Society's Values to Borderline Psychosis

The psychological effects photography has on a person’s mind, for example, is vast. Sontag reveals, “It is mainly a social rite, a defense against anxiety, and a tool of power.” (Sontag 8). Photography is a social rite, in that cameras go with family life: they keep the accomplishments of family members for reminiscence (Sontag 8). Photography has been hugely implemented into families and all institutions, as Sontag points out, “…not turning up for one’s graduation picture is a sign of adolescent rebellion.” (Sontag 8). In many situations, taking photos is expected, or else one is looked down upon. To assuage anxiety, people, especially tourists, snap pictures to keep as memoirs, and their motivation can even be to, as people from cultures with high work ethics have, is to mimic working, because they feel a need to continue working to avoid feeling indolent. (Sontag 9-10).

In addition, Sontag explores the dark side of people’s motivations behind photography. She explains, “The camera doesn’t rape, or even possess, though it may intrude, trespass, distort, exploit, and, at the farthest reach of the metaphor, assassinate- all activities that, unlike the sexual push and shove, can be conducted from a distance, and with some detachment.” (Sontag 13). Sontag is saying that even though to take a picture one must have distance, it still inflates hidden desires, ones that are either sexual or violent. She also referred to the movie, “Peeping Tom”, in which a psychopath kills women with a weapon cloaked inside his camera (Sontag 13). This subconscious desire, Sontag adds, could be evident when people speak of “loading” or “aiming” a camera. (Sontag 14).

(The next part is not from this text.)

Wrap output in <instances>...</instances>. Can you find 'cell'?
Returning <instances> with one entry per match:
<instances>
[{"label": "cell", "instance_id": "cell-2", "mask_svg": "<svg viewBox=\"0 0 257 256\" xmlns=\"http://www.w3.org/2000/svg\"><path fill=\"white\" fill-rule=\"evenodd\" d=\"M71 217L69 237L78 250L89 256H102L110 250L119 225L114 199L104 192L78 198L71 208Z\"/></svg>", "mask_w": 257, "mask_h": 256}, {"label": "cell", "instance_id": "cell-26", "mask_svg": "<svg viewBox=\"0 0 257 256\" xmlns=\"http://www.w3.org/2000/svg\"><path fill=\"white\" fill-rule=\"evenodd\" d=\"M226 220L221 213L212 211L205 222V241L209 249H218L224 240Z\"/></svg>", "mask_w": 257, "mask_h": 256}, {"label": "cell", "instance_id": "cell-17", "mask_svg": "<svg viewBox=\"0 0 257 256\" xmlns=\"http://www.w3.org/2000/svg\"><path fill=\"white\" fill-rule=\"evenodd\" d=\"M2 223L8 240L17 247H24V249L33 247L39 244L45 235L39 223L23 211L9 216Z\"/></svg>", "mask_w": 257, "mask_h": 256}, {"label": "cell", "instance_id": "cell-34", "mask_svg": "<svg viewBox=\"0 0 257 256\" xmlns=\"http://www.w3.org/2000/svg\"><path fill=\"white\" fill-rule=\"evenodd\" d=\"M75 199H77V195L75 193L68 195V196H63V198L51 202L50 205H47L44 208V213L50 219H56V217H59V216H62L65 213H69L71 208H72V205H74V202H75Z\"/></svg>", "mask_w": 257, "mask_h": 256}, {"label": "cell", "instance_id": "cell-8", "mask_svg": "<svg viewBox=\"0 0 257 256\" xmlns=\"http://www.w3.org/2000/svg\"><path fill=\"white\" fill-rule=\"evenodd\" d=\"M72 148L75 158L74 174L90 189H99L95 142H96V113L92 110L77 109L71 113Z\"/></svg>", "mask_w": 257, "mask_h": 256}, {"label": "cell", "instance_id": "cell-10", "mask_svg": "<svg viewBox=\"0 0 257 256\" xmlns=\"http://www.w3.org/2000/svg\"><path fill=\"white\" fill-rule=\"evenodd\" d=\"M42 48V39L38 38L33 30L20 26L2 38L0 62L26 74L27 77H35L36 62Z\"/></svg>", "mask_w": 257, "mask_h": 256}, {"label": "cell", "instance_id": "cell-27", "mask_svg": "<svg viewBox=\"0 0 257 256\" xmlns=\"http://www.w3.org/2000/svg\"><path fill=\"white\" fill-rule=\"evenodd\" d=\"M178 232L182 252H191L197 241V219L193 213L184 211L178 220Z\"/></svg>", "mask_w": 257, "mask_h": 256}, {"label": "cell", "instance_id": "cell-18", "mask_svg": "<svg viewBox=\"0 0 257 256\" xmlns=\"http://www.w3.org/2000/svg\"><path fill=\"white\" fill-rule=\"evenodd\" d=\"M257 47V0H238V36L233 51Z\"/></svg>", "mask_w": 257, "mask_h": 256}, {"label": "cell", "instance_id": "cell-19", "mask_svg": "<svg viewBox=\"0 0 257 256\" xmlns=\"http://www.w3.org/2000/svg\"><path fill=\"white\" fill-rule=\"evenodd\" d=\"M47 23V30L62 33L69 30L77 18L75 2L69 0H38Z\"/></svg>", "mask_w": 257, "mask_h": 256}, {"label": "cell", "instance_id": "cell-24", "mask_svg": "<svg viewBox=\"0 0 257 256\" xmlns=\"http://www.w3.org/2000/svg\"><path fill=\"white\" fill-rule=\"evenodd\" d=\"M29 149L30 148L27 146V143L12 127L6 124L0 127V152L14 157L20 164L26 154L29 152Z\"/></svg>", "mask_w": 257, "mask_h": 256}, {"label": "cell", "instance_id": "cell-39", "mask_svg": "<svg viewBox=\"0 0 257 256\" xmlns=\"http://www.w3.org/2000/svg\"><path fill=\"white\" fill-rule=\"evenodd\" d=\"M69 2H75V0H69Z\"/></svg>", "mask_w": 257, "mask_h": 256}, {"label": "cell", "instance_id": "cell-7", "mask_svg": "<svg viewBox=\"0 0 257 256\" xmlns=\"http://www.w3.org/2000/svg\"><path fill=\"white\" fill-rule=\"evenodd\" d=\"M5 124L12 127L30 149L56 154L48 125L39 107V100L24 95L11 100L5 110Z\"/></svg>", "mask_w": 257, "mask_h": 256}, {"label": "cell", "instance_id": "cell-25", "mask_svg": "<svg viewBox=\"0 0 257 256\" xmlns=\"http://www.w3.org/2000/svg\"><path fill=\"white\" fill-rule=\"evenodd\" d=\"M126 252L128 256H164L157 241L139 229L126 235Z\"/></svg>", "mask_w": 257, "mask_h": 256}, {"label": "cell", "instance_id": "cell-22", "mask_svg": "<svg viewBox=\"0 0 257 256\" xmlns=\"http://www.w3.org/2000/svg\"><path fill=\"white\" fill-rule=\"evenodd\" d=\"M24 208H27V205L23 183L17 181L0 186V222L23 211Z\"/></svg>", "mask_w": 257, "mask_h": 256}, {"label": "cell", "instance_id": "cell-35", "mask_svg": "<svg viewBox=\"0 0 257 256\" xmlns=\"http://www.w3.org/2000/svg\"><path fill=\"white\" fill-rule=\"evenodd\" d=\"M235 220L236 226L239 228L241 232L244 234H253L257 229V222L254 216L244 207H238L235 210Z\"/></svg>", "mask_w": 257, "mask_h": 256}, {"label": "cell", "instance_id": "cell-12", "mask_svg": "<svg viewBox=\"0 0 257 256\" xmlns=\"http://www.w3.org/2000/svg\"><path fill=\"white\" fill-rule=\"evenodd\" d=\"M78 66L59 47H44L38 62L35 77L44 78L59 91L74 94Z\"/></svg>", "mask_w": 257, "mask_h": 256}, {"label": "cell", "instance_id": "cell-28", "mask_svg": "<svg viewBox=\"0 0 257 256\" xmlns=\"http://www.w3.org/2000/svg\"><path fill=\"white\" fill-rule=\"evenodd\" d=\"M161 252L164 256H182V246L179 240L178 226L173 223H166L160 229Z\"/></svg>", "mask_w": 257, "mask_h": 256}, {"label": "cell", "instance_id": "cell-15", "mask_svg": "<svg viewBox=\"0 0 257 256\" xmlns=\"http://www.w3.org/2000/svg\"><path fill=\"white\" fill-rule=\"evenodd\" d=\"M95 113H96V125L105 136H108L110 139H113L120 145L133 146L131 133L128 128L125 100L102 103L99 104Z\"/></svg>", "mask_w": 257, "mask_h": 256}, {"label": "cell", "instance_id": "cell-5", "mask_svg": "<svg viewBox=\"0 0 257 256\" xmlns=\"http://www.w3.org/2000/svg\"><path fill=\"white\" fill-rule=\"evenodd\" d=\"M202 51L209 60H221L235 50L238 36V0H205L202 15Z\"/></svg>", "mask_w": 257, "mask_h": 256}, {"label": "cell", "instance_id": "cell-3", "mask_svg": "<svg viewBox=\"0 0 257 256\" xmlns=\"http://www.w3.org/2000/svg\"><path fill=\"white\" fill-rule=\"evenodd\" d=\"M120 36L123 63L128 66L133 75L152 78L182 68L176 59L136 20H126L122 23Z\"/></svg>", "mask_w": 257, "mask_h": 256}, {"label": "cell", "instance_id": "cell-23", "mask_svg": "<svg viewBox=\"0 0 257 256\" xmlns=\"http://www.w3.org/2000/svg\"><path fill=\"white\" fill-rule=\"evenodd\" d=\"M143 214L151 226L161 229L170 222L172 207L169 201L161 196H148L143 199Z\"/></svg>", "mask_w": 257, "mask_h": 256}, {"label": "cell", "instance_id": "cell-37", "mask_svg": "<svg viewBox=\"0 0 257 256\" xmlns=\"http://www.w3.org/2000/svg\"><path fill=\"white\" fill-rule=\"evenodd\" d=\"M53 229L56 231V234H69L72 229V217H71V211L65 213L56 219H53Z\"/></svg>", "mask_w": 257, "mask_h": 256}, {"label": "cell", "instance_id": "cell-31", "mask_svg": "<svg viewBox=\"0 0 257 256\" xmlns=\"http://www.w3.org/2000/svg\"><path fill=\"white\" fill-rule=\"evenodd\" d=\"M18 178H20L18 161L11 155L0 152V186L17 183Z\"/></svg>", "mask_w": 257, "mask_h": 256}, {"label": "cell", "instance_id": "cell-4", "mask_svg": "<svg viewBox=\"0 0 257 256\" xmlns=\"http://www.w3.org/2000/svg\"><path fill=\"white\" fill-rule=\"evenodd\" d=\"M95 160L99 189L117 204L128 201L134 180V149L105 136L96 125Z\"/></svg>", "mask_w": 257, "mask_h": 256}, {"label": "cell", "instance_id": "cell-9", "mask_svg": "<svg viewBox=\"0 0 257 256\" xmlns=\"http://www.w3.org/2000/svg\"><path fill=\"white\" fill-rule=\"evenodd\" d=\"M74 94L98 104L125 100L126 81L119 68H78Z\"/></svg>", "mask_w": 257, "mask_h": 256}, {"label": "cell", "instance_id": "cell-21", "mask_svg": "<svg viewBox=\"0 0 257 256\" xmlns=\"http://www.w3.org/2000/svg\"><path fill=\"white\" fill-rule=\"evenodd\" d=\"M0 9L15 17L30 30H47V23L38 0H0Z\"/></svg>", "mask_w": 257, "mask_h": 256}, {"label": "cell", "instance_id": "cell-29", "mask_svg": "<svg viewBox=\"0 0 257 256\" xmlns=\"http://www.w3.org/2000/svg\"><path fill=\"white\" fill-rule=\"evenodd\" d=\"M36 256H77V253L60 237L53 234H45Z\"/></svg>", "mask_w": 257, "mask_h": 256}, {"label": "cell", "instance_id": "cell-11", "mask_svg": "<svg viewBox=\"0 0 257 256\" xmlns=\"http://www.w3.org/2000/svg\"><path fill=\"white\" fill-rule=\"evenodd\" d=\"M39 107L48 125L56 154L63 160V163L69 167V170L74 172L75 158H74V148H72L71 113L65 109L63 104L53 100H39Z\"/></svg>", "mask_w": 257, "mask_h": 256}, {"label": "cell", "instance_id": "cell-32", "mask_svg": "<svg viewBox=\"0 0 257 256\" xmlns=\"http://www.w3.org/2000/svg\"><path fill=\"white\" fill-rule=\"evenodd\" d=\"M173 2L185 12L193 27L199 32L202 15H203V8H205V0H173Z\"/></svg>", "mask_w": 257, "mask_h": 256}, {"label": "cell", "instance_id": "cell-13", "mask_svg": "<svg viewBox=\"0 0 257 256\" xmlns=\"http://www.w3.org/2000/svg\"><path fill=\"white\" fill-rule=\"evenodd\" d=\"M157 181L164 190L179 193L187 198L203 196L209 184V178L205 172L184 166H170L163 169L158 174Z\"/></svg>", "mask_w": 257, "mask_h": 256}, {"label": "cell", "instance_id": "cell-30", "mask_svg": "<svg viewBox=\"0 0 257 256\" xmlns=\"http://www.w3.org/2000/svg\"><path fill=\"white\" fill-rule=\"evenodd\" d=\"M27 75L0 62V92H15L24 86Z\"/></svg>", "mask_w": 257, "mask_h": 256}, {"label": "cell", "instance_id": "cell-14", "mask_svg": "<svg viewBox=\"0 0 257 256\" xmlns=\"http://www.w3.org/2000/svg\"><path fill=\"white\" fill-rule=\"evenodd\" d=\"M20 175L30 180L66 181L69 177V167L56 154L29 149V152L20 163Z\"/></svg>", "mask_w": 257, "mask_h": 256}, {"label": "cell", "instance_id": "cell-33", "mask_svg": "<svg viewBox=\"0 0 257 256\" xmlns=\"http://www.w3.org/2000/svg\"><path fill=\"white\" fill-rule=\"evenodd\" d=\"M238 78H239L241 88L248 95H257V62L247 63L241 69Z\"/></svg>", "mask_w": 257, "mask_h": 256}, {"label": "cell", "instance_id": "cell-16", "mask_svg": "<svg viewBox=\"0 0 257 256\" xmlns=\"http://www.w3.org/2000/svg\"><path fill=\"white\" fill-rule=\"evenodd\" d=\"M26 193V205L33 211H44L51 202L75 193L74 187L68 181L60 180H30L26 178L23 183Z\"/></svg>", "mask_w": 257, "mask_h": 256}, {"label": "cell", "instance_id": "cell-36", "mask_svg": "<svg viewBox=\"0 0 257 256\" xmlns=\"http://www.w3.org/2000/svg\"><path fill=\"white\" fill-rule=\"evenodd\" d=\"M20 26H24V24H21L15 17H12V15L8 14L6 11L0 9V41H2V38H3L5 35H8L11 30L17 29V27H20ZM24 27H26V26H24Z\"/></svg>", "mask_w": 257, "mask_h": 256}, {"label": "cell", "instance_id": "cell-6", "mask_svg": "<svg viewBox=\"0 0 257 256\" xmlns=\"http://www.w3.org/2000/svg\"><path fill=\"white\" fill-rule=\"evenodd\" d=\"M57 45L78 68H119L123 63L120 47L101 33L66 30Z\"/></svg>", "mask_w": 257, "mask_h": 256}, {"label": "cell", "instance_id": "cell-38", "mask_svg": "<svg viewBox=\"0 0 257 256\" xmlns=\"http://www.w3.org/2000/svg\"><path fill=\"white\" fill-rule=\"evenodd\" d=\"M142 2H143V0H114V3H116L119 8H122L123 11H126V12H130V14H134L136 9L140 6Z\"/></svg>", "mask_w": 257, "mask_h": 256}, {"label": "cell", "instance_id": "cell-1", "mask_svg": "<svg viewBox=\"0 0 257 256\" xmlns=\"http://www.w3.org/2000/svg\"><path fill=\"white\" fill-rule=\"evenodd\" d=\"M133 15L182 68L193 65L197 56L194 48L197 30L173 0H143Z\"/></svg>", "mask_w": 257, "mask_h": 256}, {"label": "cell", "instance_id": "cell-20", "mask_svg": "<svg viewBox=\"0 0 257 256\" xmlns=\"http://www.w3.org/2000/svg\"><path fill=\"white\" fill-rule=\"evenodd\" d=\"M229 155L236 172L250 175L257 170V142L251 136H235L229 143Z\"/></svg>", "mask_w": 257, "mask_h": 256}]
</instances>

Sontag's Cynicism Crosses the Line

Finally, Sontag's entire sardonic aim at what photography means is, she states, “The knowledge gained through still photographs will always be some sort of sentimentalism, whether cynical or humanist. It will always be a knowledge at bargain prices- a semblance of knowledge, a semblance of wisdom: as the act of taking pictures is a semblance of appropriation, a semblance of rape.” (Sontag 24). Overall, photos may exist only as a world of images, nothing more: shadows of reality and the truth, but more critical judgment may show otherwise. Seeing this doubt in light of what Sontag claims shows that photography’s hold on society may be great, unfortunately in a melancholic way, but Sontag misses the point of how photography is advantageous. Even though she speaks of what photos mean, she remains biased in her own views of the disadvantages. Yes, be wary of the falseness of photos, but also think of one’s own judgment. Perhaps a “semblance” is all one needs in order to make sense of this hectic earth. Photos are the world’s “cheat sheets” for life’s test.


Cohen, Marc. "The Allegory of the Cave.” University of Washington,

16 Aug. 2007 Web. 20 Jan. 2010.

Susan Sontag Foundation. "Literature was the Passport." Estate of Susan Sontag,

2010 Web. 01 Feb. 2012.

Sontag, Susan. “In Plato’s Cave.” On Photography. New York, Picador, 1977. Print.